Line length parsing limits of text files

JonL · February 21, 2017, 9:25pm

I just ran into what appears to be a Bigfix character limitation for a single line in a text file. I’m hoping someone can confirm if that is indeed true.

The text file I have to parse has a line that contains 3654 characters. If I use QNA to view line 5 of the file, I get the first 1554 characters. Subsequent characters are considered line 6 by Bigfix. This obviously throws a wrench into parsing things at characters beyond 1554 as well as subsequent lines whose line numbers are now incremented. The same file displays correctly in Notepad ++ with all the information on the correct line numbers.

Dave_L · February 21, 2017, 9:33pm

what version of BigFix?
I would suggest that you open a PMR for this as it looks likely to be a bug.

Dave L

JasonWalker · February 21, 2017, 9:38pm

Yes there are indeed line length limits. Even better, the specific length varies by BES client version.

And there may also string length limits if you try to parse it without “lines of file”. Here’s something that might be able to parse it though if you don’t hit another limit.

This seems to work for me. I tried it with lines up to 11,567 in length:
q: substrings separated by "%0d%0a" of concatenation of characters(bytes (integers in (0, size of it)) of file "c:\temp\longline.txt")

JonL · February 21, 2017, 9:41pm

We are on 9.5.4. I’ll try your suggestion.

Interesting that if I just use “lines of file”, QNA does parse successfully. However if I specify a line number, it fails due to some apparent limit.

jgstew · February 21, 2017, 9:46pm

This is windows specific line ending. You could split based upon unix line endings and trim / ignore the extra line ending character if it exists.

I thought the limit was 2048 characters, at which point BigFix just pretends there is another line, even if there isn’t.

I’d probably recommend filing an RFE for this, I think this is a somewhat known issue.

This is a workaround to try to read the raw file data, but I think this runs into issues if the file contains non-ASCII characters or something like that. I forget where the issue is, but I think there is one.

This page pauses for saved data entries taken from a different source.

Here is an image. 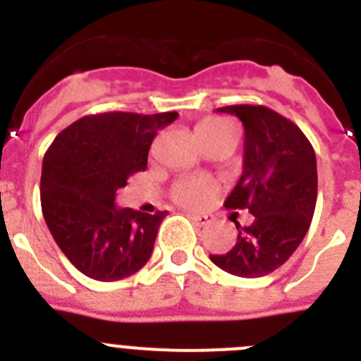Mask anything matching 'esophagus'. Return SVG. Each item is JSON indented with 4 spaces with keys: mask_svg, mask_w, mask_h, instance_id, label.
I'll return each mask as SVG.
<instances>
[{
    "mask_svg": "<svg viewBox=\"0 0 361 361\" xmlns=\"http://www.w3.org/2000/svg\"><path fill=\"white\" fill-rule=\"evenodd\" d=\"M188 216H190L197 226H208L213 222V216L212 215H202V213H193V212H188Z\"/></svg>",
    "mask_w": 361,
    "mask_h": 361,
    "instance_id": "1",
    "label": "esophagus"
}]
</instances>
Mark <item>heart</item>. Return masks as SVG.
Masks as SVG:
<instances>
[{
  "label": "heart",
  "mask_w": 361,
  "mask_h": 361,
  "mask_svg": "<svg viewBox=\"0 0 361 361\" xmlns=\"http://www.w3.org/2000/svg\"><path fill=\"white\" fill-rule=\"evenodd\" d=\"M226 123L219 119H206L197 124V137L212 135L224 128ZM219 193V186L215 180L204 175H190V177L178 178L171 188V199L177 204L190 209H200L208 206Z\"/></svg>",
  "instance_id": "heart-1"
}]
</instances>
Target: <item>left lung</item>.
Segmentation results:
<instances>
[{"label": "left lung", "instance_id": "obj_1", "mask_svg": "<svg viewBox=\"0 0 361 361\" xmlns=\"http://www.w3.org/2000/svg\"><path fill=\"white\" fill-rule=\"evenodd\" d=\"M216 111L244 124V171L226 199L228 209H250L253 224L242 228L228 253L209 255L226 273L258 279L279 269L296 251L317 206V155L307 137L275 110L235 104Z\"/></svg>", "mask_w": 361, "mask_h": 361}]
</instances>
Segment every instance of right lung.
Returning <instances> with one entry per match:
<instances>
[{"label":"right lung","mask_w":361,"mask_h":361,"mask_svg":"<svg viewBox=\"0 0 361 361\" xmlns=\"http://www.w3.org/2000/svg\"><path fill=\"white\" fill-rule=\"evenodd\" d=\"M177 111H108L72 123L47 149L41 209L59 250L88 279L123 280L152 257L166 212L117 208L116 191L146 170L157 132Z\"/></svg>","instance_id":"right-lung-1"}]
</instances>
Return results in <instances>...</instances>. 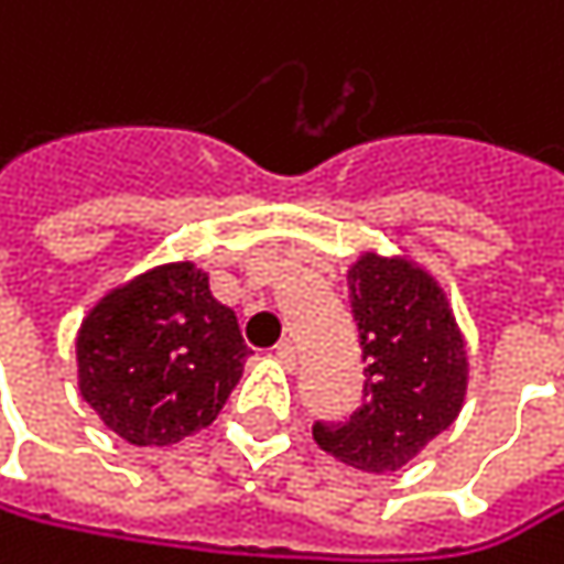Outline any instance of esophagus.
Here are the masks:
<instances>
[{
	"label": "esophagus",
	"mask_w": 564,
	"mask_h": 564,
	"mask_svg": "<svg viewBox=\"0 0 564 564\" xmlns=\"http://www.w3.org/2000/svg\"><path fill=\"white\" fill-rule=\"evenodd\" d=\"M273 357L284 364L288 370H294L297 367V350H294V344H288V340H280L276 347H273Z\"/></svg>",
	"instance_id": "34e87169"
}]
</instances>
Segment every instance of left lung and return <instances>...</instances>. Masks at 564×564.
<instances>
[{"instance_id": "1", "label": "left lung", "mask_w": 564, "mask_h": 564, "mask_svg": "<svg viewBox=\"0 0 564 564\" xmlns=\"http://www.w3.org/2000/svg\"><path fill=\"white\" fill-rule=\"evenodd\" d=\"M364 354V406L314 423L324 453L367 473H397L453 426L466 397V344L436 280L406 260L364 253L350 273Z\"/></svg>"}]
</instances>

Is there something specific you are trying to parse?
How big is the chunk of data you are trying to read?
Is the data all on 1 line?

In general, I don’t usually run into this limit as I am just pulling back specific little chunks of certain lines.

You should be able to start with the line where the data starts that you are interested in, then add the next few lines to it, then parse out what you are looking for there.

JonL · February 21, 2017, 10:10pm

@JasonWalker The work-around you suggested does work.

My challenge now is that I have a dozens of custom tasks with many references to this particular file. As my developers have added a lot of new information to the file (appending to line length specifically), it is apparently going beyond Bigfix’s native limitations. While the data is correctly present, the line numbers used when parsing for particular information are no longer valid. So we either need to universally adopt Jason’s approach or where possible not use a specific line number but just ‘lines of file’ or get IBM to remove the artificial line length limitation.

@jgstew In a file that has multiple lines are variable length, knowing the specific line number becomes impossible should the length of those lines happen to exceed 1554 characters. (Example: So on machine A where the file has 1400 characters on line 4, I can parse that just fine by line number. Machines B, C, and D have line 4 sizes of 3000, 1750, and 2200 respectively. On those machines the same information parses on line 5 instead of line 4.)

JasonWalker · February 21, 2017, 10:17pm

If you have control over the file that is being generated, it would be much preferable if you can format it to use the “keys of file” and “variables of file” inspectors instead…

File content:

var1=value1
var2=value2
var3=value3

q: variables of file "c:\temp\longline.txt"
A: .var1=value1
A: .var2=value2
A: .var3=value3
T: 0.241 ms
I: plural string

q: following texts of firsts "=" of variables whose (preceding text of first "=" of it = ".var2") of file "c:\temp\longline.txt"
A: value2
T: 0.290 ms
I: plural substring

q: keys "var2" of file "c:\temp\longline.txt"
A: value2
T: 0.313 ms
I: plural string

JonL · February 21, 2017, 10:22pm

Unfortunately I have limited input into the creation of the file, although I will see if I can convince the developers to make changes.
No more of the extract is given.